### GOAL 1:
In the records, replace "Examining" with "Studying" and reproduce the lines from the one containing "How far from" up to and including the last line of the records, leaving everything else unchanged.

### TEXT SHOWN:
----------
Fährinsel is a small Baltic Sea island off the eastern shore of the island of Hiddensee and which belongs to the Insel Hiddensee municipality. It is separated from Hiddensee by the narrow Bäk, only 120 metres wide in places. It forms the western part of the border between the Schaproder Bodden and the Vitter Bodden. The island is 1.23 km long and up to 580 metres wide. It has an area of ca. 37 ha. Ferry services between Rügen and Hiddensee used to run via Fährinsel. It was closed in 1952 when the port at Schaprode was upgraded to handle mailboat services. Fährinsel is a nature reserve and out-of-bounds to visitors. It is a roosting place for thousands of birds and the grazing area for a herd of Gotland sheep.
Fährinsel consists of a fan of several berms, up to 2 metres high, and spits, as well as silted-up areas of the lagoon, the Schaproder Bodden.
----------
### RECORDS SUPPLIED:
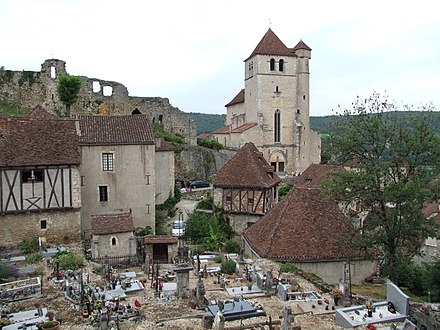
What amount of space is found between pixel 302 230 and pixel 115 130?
12493mm

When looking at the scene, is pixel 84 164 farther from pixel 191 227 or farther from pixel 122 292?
pixel 122 292

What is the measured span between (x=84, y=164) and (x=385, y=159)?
1553cm

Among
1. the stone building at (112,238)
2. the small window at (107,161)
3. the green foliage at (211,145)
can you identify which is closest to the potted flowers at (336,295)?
the stone building at (112,238)

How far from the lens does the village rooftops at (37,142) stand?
68.1ft

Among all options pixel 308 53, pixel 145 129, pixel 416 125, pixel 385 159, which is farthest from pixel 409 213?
pixel 308 53

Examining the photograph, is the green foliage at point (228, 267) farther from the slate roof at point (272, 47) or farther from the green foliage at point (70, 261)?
the slate roof at point (272, 47)

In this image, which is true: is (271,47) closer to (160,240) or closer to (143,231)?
(143,231)

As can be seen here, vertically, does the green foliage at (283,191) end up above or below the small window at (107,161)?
below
----------
### GOAL 2:
Answer the following from the text on Fährinsel.
(a) How wide is the Bäk in places?
(b) In what year was the ferry route via Fährinsel closed?
(c) How high are the berms of which the island consists?

### EXERCISE RESULT 1:
How far from the lens does the village rooftops at (37,142) stand?
68.1ft

Among all options pixel 308 53, pixel 145 129, pixel 416 125, pixel 385 159, which is farthest from pixel 409 213?
pixel 308 53

Studying the photograph, is the green foliage at point (228, 267) farther from the slate roof at point (272, 47) or farther from the green foliage at point (70, 261)?
the slate roof at point (272, 47)

In this image, which is true: is (271,47) closer to (160,240) or closer to (143,231)?
(143,231)

As can be seen here, vertically, does the green foliage at (283,191) end up above or below the small window at (107,161)?
below

### EXERCISE RESULT 2:
(a) Only 120 metres.
(b) 1952.
(c) Up to 2 metres.